As I mentioned last week, I recently was given a gift certificate to review some teas from Adagio. A long time ago I was a regular on their sleek website with all its tea information and community resources, but since then I’ve been more drawn to smaller specialty shops. To really see what they could offer, I decided to jump straight for the “Master’s Collection” teas. My second try was their “Hsinchu Oriental Beauty”.
I appreciate the naming of this offering, as even among specialty tea shops, it’s rare to see Hsinchu listed so explicitly. Hsinchu is a region in north-western Taiwan where Oriental Beauty (東方美人茶, Dōng Fāng Měi Rén Chá, or sometimes simply 白毫 – Bái Háo) is grown and processed. This remarkable oolong, which I’ve written about before, is gifted a very special technique around the harvest time. Before picking, the farmers encourage a species of leaf hopper insect to bite the leaves of the tea plant, triggering a chemical reaction that our taste buds find delicious.
Brewed for about 2 minutes at 95°C, the aroma of this tea was striking as soon as it came out of the gaiwan. Definitely Bai Hao. That roasted grain and honey sweetness is recognizable anywhere. In fact, the perfume it gave off was almost overly sweet, reminding me somewhat of a Dan Cong. I don’t think I’ve ever had a Bai Hao quite this dramatic before, and I’ve drank a lot of it. I would recommend keeping the infusions short for this tea or at least taking care how many leaves are used to avoid being overwhelmed!
That bold sweetness continued for another four infusions, so the life of the leaf is not in question. Sometimes Dong Fang Mei Ren Cha is called “honey oolong” and this sweetness is the reason. The liquor feels like a mouthful of amber honeycomb.

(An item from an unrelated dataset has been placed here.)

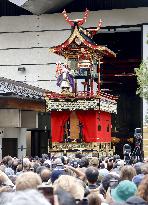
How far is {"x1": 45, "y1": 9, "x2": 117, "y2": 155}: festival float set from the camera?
95.1 ft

If Bao Zhong is a Dragon of Spring Dawning, Bai Hao is a Dragon of Autumn Twilight. It’s a warming tea ready to impart a touch of kindness to a rainy day or to glow in the shadows of a sunny afternoon.
Our days can be full of chaos and confusion, so please, take a moment to watch the swirl of leaves in your pot. I hope you can see within the all the hands (both human and insect in this case!) whose lives are intertwined with the tea. We’re all in this together.